A spokeswoman for the SHA said: "We are working with them and supporting their actions to maximise opportunities to combat the spread of MRSA."
Julie Fenton, paternal grandmother of Luke Day, who died at Ipswich Hospital from septicaemia caused by methicillin-resistant staphylococcus aureus (MRSA) when he was only two days old, said: "I question whether these are true figures. There could be people that have not been tested and have got it.
"I am sceptical about the collation of figures. Hopefully the numbers have come down. I want the hospitals safe for everybody. One case is one too many."
Meanwhile, a spot check of cleanliness at West Suffolk Hospital has led to conditions being assessed as "good".
The unannounced inspection of the Bury St Edmunds hospital was carried out by the government body responsible for issuing the annual performance star ratings.
Two assessment managers from the Healthcare Commission looked at four areas in the hospital and spoke to patients and staff, including cleaners.

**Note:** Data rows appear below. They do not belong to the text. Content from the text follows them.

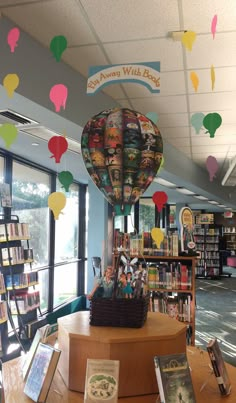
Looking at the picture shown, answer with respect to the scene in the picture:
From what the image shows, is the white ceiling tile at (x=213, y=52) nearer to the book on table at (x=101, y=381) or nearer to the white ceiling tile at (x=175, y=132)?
the white ceiling tile at (x=175, y=132)

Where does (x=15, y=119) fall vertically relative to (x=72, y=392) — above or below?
above

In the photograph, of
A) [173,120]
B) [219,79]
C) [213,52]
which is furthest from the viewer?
[173,120]

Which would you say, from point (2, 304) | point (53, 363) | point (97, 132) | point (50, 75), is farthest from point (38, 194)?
point (53, 363)

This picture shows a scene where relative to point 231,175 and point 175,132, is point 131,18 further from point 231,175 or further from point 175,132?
point 231,175

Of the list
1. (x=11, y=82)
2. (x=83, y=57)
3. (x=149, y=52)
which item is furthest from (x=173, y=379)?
(x=83, y=57)

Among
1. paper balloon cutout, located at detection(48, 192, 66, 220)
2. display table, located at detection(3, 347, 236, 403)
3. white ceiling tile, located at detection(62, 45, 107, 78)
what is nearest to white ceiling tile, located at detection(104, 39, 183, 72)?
white ceiling tile, located at detection(62, 45, 107, 78)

The surgical adult ward was awarded 88%, a medical adult ward and outpatient department were each given 91% and the Accident and Emergency department was given a 76% rating. Scores of more than 75% are considered good.
The hospital's chief executive Chris Bown said: "We know that we have an extremely efficient and effective team of cleaners so it was very pleasing that the assessors did not find any serious areas of concern and confirmed that cleanliness at West Suffolk Hospital is good.
"However, we will never become complacent and will always strive for the highest standards of cleanliness across the hospital."
SHA board members will consider the MRSA performance report at a meeting on Friday.